• _What needs to be done_:
Edit the items below by replacing every "high-visibility vest" with "safety vest", and leave everything else unchanged.

========================

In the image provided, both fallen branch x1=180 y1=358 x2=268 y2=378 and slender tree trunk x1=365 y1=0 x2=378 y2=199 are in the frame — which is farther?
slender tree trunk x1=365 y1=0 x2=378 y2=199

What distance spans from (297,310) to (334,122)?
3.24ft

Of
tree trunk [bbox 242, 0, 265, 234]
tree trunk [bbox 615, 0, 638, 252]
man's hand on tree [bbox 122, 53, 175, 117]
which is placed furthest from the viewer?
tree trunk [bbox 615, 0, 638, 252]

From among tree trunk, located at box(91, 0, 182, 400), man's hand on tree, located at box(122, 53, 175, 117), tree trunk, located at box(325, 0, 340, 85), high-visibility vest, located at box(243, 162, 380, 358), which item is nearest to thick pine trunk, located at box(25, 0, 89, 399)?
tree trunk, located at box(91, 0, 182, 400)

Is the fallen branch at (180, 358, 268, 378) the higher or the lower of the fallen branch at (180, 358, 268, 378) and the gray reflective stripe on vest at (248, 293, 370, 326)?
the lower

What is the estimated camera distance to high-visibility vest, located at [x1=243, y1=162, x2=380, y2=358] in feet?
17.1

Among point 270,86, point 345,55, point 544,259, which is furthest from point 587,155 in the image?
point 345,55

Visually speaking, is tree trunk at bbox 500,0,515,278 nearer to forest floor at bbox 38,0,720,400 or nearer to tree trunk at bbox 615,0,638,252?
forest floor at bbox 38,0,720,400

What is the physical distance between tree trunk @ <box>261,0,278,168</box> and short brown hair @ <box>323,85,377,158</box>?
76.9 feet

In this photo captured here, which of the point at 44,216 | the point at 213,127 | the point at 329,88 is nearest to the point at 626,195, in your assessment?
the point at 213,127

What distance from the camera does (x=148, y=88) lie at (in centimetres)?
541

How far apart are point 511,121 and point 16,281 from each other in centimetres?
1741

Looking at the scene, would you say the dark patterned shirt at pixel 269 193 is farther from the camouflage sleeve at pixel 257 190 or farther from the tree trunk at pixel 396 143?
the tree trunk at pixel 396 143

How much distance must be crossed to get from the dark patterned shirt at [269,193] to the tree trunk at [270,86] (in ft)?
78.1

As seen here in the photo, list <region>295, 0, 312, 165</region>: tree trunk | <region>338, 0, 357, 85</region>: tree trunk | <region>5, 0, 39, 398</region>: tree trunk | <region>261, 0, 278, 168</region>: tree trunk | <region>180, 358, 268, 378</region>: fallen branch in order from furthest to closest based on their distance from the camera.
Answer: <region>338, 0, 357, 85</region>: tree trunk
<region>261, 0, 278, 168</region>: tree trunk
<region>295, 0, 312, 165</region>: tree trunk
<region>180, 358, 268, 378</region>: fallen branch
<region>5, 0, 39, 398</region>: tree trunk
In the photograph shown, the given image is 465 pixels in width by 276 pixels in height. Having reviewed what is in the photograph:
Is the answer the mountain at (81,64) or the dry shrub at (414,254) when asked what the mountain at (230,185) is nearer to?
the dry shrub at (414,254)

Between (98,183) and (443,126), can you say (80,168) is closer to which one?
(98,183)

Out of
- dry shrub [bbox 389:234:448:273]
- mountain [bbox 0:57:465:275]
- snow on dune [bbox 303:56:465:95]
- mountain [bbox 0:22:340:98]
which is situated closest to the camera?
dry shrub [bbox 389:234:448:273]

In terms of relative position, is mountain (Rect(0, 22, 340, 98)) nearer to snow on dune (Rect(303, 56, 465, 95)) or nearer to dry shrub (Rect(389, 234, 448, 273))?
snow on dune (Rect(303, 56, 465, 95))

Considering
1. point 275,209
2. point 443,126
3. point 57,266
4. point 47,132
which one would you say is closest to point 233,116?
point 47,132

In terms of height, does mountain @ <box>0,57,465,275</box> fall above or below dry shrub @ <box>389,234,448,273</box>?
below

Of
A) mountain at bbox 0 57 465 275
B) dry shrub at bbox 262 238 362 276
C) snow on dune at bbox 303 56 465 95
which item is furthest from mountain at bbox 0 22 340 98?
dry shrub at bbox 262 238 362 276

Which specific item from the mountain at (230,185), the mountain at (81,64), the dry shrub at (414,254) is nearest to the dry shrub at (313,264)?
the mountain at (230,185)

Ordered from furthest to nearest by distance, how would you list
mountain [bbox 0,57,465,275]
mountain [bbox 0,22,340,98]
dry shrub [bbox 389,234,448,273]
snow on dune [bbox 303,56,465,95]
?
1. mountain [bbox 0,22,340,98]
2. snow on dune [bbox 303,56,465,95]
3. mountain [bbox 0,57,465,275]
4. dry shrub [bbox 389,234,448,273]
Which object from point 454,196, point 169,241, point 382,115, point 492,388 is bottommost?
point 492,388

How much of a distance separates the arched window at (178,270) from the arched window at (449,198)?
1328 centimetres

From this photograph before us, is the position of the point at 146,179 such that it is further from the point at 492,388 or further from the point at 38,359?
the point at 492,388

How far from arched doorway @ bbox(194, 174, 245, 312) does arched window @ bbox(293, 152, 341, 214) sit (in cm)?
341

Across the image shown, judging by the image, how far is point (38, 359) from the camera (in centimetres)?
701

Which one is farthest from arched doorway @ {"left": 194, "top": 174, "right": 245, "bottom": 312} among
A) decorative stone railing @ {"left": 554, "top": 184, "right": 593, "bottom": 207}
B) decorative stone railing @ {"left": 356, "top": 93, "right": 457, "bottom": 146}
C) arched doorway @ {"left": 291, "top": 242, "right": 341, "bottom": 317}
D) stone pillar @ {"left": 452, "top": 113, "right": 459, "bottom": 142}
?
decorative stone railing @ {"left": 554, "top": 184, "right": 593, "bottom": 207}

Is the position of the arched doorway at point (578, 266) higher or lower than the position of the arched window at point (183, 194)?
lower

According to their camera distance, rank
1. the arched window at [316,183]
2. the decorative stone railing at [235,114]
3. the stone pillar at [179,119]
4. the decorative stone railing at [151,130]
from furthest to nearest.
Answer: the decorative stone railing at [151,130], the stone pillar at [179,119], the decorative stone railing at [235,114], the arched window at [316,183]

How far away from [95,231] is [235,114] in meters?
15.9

========================

• _Exercise solution_:
In the image provided, both fallen branch x1=180 y1=358 x2=268 y2=378 and slender tree trunk x1=365 y1=0 x2=378 y2=199 are in the frame — which is farther?
slender tree trunk x1=365 y1=0 x2=378 y2=199

What distance spans from (297,310) to (334,122)?
3.24ft

Of
tree trunk [bbox 242, 0, 265, 234]
tree trunk [bbox 615, 0, 638, 252]
man's hand on tree [bbox 122, 53, 175, 117]
which is placed furthest from the viewer?
tree trunk [bbox 615, 0, 638, 252]

From among tree trunk, located at box(91, 0, 182, 400), man's hand on tree, located at box(122, 53, 175, 117), tree trunk, located at box(325, 0, 340, 85), safety vest, located at box(243, 162, 380, 358), which item is nearest to thick pine trunk, located at box(25, 0, 89, 399)?
tree trunk, located at box(91, 0, 182, 400)

Is the fallen branch at (180, 358, 268, 378) the higher or the lower of the fallen branch at (180, 358, 268, 378) and the gray reflective stripe on vest at (248, 293, 370, 326)?
the lower

What is the estimated camera distance to safety vest, located at [x1=243, y1=162, x2=380, y2=358] in feet?
17.1

Among point 270,86, point 345,55, point 544,259, which is furthest from point 587,155 in the image?
point 345,55

Visually speaking, is tree trunk at bbox 500,0,515,278 nearer to forest floor at bbox 38,0,720,400 or nearer to tree trunk at bbox 615,0,638,252?
forest floor at bbox 38,0,720,400

What is the physical distance between tree trunk @ <box>261,0,278,168</box> and short brown hair @ <box>323,85,377,158</box>?
76.9 feet

In this photo captured here, which of the point at 44,216 | the point at 213,127 | the point at 329,88 is nearest to the point at 626,195, in your assessment?
the point at 213,127

What distance from the camera does (x=148, y=88) lie at (in centimetres)?
541

How far apart are point 511,121 and point 16,281 from each other in centimetres?
1741

Looking at the scene, would you say the dark patterned shirt at pixel 269 193 is farther from the camouflage sleeve at pixel 257 190 or farther from the tree trunk at pixel 396 143?
the tree trunk at pixel 396 143

How much distance must be crossed to get from the dark patterned shirt at [269,193] to the tree trunk at [270,86] (in ft)?
78.1

As seen here in the photo, list <region>295, 0, 312, 165</region>: tree trunk | <region>338, 0, 357, 85</region>: tree trunk | <region>5, 0, 39, 398</region>: tree trunk | <region>261, 0, 278, 168</region>: tree trunk | <region>180, 358, 268, 378</region>: fallen branch in order from furthest to closest based on their distance from the camera.
Answer: <region>338, 0, 357, 85</region>: tree trunk
<region>261, 0, 278, 168</region>: tree trunk
<region>295, 0, 312, 165</region>: tree trunk
<region>180, 358, 268, 378</region>: fallen branch
<region>5, 0, 39, 398</region>: tree trunk
In the photograph shown, the given image is 465 pixels in width by 276 pixels in height. Having reviewed what is in the photograph:
Is the answer the mountain at (81,64) or the dry shrub at (414,254) when asked what the mountain at (230,185) is nearer to?
the dry shrub at (414,254)

Between (98,183) and (443,126), can you say (80,168) is closer to which one?
(98,183)

Out of
- dry shrub [bbox 389:234:448:273]
- mountain [bbox 0:57:465:275]
- snow on dune [bbox 303:56:465:95]
- mountain [bbox 0:22:340:98]
which is situated closest to the camera?
dry shrub [bbox 389:234:448:273]

In terms of relative position, is mountain (Rect(0, 22, 340, 98)) nearer to snow on dune (Rect(303, 56, 465, 95)) or nearer to dry shrub (Rect(389, 234, 448, 273))?
snow on dune (Rect(303, 56, 465, 95))

Considering
1. point 275,209
2. point 443,126
3. point 57,266
4. point 47,132
which one would you say is closest to point 233,116?
point 47,132

In terms of height, does mountain @ <box>0,57,465,275</box> fall above or below dry shrub @ <box>389,234,448,273</box>?
below

Of
A) mountain at bbox 0 57 465 275
B) dry shrub at bbox 262 238 362 276
C) snow on dune at bbox 303 56 465 95
which item is furthest from mountain at bbox 0 22 340 98?
dry shrub at bbox 262 238 362 276

Which specific item from the mountain at (230,185), the mountain at (81,64), the dry shrub at (414,254) is nearest to the dry shrub at (313,264)?
the mountain at (230,185)

Ordered from furthest to nearest by distance, how would you list
mountain [bbox 0,57,465,275]
mountain [bbox 0,22,340,98]
dry shrub [bbox 389,234,448,273]
snow on dune [bbox 303,56,465,95]
?
1. mountain [bbox 0,22,340,98]
2. snow on dune [bbox 303,56,465,95]
3. mountain [bbox 0,57,465,275]
4. dry shrub [bbox 389,234,448,273]
Which object from point 454,196, point 169,241, point 382,115, point 492,388 is bottommost?
point 492,388

How much of a distance separates the arched window at (178,270) from the arched window at (449,198)?
1328 centimetres

From this photograph before us, is the position of the point at 146,179 such that it is further from the point at 492,388 or further from the point at 38,359?
the point at 492,388

How far from arched doorway @ bbox(194, 174, 245, 312) does arched window @ bbox(293, 152, 341, 214) sit (in cm)?
341

Across the image shown, judging by the image, how far is point (38, 359) from the camera (in centimetres)?
701

Which one is farthest from arched doorway @ {"left": 194, "top": 174, "right": 245, "bottom": 312} among
A) decorative stone railing @ {"left": 554, "top": 184, "right": 593, "bottom": 207}
B) decorative stone railing @ {"left": 356, "top": 93, "right": 457, "bottom": 146}
C) arched doorway @ {"left": 291, "top": 242, "right": 341, "bottom": 317}
D) stone pillar @ {"left": 452, "top": 113, "right": 459, "bottom": 142}
?
decorative stone railing @ {"left": 554, "top": 184, "right": 593, "bottom": 207}

Is the position of the arched doorway at point (578, 266) higher or lower than the position of the arched window at point (183, 194)?
lower

According to their camera distance, rank
1. the arched window at [316,183]
2. the decorative stone railing at [235,114]
3. the stone pillar at [179,119]
4. the decorative stone railing at [151,130]
from furthest to nearest.
Answer: the decorative stone railing at [151,130], the stone pillar at [179,119], the decorative stone railing at [235,114], the arched window at [316,183]

How far away from [95,231] is [235,114] in meters?
15.9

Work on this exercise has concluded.